Michael Milton

Personal information
- Full name: Michael Edward Milton
- Born: 28 November 1943 (age 82) St Pancras, London, England
- Batting: Right-handed
- Bowling: Slow left-arm orthodox

Domestic team information
- 1979–1989: Buckinghamshire

Career statistics
| Competition | List A |
| Matches | 2 |
| Runs scored | 75 |
| Batting average | 37.50 |
| 100s/50s | –/– |
| Top score | 42 |
| Balls bowled | 108 |
| Wickets | 2 |
| Bowling average | 29.00 |
| 5 wickets in innings | – |
| 10 wickets in match | – |
| Best bowling | 1/13 |
| Catches/stumpings | –/– |
- Source: Cricinfo, 5 May 2011

= Michael Milton (cricketer) =

English cricketer

Michael Edward Milton (born 28 November 1943) is a former English cricketer. Milton was a right-handed batsman who bowled slow left-arm orthodox. He was born in St Pancras, London.
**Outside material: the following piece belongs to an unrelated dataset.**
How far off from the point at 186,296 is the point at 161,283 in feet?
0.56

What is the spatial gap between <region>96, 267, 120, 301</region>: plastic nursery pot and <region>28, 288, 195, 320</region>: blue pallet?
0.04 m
Milton made his debut for Buckinghamshire in the 1979 Minor Counties Championship against Hertfordshire. Milton played Minor counties cricket for Buckinghamshire from 1979 to 1989, which included 46 Minor Counties Championship matches and 7 MCCA Knockout Trophy matches. In 1984, he made his List A debut against Lancashire in the NatWest Trophy. He played a further List A match for Buckinghamshire against Somerset in the 1985 NatWest Trophy. In his two List A matches, he scored 75 runs at a batting average of 37.50, with a high score of 42. With the ball he took two wickets at a bowling average of 29.00, with best figures of 1/13.

He also played for Finchley Cricket Club and Second XI cricket for the Middlesex Second XI.